In 2012, there were 11 billion-dollar-plus disasters nationwide, according to the National Climatic Data Center. They caused more than $110 billion total in damages and 377 deaths — for the second-costliest year on record, with Sandy alone accounting for $65 billion.
The price tags are not sustainable, yet people continue to build and rebuild without the next disaster in mind, IBHS president Julie Rochman said.
"We cannot continue this cycle of destruction. We've got to learn from the loss of life and the huge amounts of federal spending and private sector spending," she said. "We can break these cycles. We know what to do. It's simply a matter of will to do so."
Since the facility opened in fall 2010, it has simulated hurricane winds, hail storms and wildfire ember showers to scientifically test the effects of different construction and landscaping methods on full-size model homes — and provide the public a visible comparison. The six-story-tall test chamber can generate winds of up to 130 mph and rainfall equal to 8 inches per hour.

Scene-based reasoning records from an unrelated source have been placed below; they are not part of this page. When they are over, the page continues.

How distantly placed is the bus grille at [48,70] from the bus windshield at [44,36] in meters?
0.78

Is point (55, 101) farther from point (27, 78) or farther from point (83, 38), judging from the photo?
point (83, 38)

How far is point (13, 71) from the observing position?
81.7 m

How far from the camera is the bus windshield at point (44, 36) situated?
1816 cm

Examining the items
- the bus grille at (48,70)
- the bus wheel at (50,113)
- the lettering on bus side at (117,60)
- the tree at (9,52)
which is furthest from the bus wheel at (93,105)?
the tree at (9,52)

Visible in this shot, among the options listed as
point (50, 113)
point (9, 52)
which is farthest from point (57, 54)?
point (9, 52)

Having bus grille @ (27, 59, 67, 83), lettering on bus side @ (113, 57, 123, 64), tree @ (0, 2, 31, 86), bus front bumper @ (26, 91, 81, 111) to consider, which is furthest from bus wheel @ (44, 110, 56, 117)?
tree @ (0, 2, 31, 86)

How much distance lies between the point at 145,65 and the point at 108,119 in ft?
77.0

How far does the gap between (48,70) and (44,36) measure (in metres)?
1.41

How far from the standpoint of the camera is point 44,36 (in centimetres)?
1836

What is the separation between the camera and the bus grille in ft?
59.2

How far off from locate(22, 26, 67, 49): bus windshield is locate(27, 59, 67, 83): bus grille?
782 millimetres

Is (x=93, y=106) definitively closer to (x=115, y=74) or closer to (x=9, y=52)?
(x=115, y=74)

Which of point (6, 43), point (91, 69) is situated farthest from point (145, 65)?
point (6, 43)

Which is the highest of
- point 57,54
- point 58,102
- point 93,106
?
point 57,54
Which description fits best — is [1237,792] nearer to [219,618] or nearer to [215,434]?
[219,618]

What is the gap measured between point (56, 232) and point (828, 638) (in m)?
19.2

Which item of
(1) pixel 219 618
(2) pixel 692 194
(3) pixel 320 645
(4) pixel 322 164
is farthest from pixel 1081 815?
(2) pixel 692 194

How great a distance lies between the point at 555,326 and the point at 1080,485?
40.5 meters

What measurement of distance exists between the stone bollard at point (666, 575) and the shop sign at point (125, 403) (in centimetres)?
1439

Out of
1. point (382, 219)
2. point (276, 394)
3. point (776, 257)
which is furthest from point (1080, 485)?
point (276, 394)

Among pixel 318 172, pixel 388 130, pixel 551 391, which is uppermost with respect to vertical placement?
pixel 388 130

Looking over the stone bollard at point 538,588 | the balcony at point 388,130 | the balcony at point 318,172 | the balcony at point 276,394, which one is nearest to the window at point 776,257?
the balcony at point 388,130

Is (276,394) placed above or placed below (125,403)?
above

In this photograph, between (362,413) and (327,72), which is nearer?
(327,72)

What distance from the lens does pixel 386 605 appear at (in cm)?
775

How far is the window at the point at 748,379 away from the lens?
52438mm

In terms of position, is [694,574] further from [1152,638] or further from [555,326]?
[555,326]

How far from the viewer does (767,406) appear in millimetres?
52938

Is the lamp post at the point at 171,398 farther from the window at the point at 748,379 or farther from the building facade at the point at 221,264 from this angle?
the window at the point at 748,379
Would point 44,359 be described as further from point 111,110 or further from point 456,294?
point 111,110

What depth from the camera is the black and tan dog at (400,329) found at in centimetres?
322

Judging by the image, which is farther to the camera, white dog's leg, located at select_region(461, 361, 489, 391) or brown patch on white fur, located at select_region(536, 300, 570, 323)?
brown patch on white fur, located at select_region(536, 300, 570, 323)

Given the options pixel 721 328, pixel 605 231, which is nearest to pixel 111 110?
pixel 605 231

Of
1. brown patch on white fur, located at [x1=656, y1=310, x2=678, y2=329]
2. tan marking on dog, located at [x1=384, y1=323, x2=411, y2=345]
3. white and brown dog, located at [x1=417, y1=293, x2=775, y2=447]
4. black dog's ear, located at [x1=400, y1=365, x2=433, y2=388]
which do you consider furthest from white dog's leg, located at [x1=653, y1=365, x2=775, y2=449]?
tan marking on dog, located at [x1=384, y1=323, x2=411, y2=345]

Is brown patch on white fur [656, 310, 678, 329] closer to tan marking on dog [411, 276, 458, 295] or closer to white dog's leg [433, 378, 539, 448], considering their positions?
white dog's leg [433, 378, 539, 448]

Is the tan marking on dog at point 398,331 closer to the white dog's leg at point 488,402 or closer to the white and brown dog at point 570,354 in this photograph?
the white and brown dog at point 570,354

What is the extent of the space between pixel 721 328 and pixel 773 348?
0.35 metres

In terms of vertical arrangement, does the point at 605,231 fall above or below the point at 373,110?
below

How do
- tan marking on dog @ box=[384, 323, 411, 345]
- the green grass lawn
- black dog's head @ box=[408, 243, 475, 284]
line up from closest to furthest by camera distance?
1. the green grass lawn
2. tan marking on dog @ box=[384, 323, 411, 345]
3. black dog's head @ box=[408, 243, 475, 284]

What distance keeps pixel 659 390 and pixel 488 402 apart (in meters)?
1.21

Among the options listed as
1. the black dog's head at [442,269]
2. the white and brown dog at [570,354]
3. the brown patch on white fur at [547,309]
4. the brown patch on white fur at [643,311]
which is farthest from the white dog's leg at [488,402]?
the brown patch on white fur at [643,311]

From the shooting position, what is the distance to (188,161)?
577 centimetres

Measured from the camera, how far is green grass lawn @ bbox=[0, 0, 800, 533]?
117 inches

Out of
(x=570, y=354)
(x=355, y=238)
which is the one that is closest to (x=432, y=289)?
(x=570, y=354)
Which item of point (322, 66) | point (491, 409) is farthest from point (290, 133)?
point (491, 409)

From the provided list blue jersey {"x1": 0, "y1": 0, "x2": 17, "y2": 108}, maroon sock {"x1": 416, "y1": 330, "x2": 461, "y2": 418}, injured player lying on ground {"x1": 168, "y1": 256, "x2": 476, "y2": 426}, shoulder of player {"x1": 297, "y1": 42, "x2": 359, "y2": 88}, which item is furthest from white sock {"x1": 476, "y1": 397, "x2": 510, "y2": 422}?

Officials hope the Chester County facility drives market changes in construction practices, much as the Insurance Institute for Highway Safety did for vehicles.
On Nov. 12, four Republican congressmen visiting the facility watched a wildfire demonstration and participated in a round-table discussion with industry and fire safety leaders on how to turn the institute's research into common practice.
"These natural disasters seem to be getting bigger. The damage certainly is much larger," said Rep. Bill Shuster, R-Pa., chairman of the House Transportation and Infrastructure Committee, which handles disaster management. "Whether it's Sandy or Katrina, it's important that we're being smarter about how we're building things and the mitigation costs. What we can learn from this type of facility is extremely important."
Some of the lessons cost little to no money. U.S. Rep. Mick Mulvaney, whose district includes the facility, said the wildfire demonstration emphasized the need to clean his gutters of pine straw.
Research has led to three additions in the 2015 International Residential Code — the first update since its opening — all relating to sealing roofs to keep water out, whether from a thunderstorm or a hurricane. The recommendations add less than $500 to a reroofing job, Rochman said.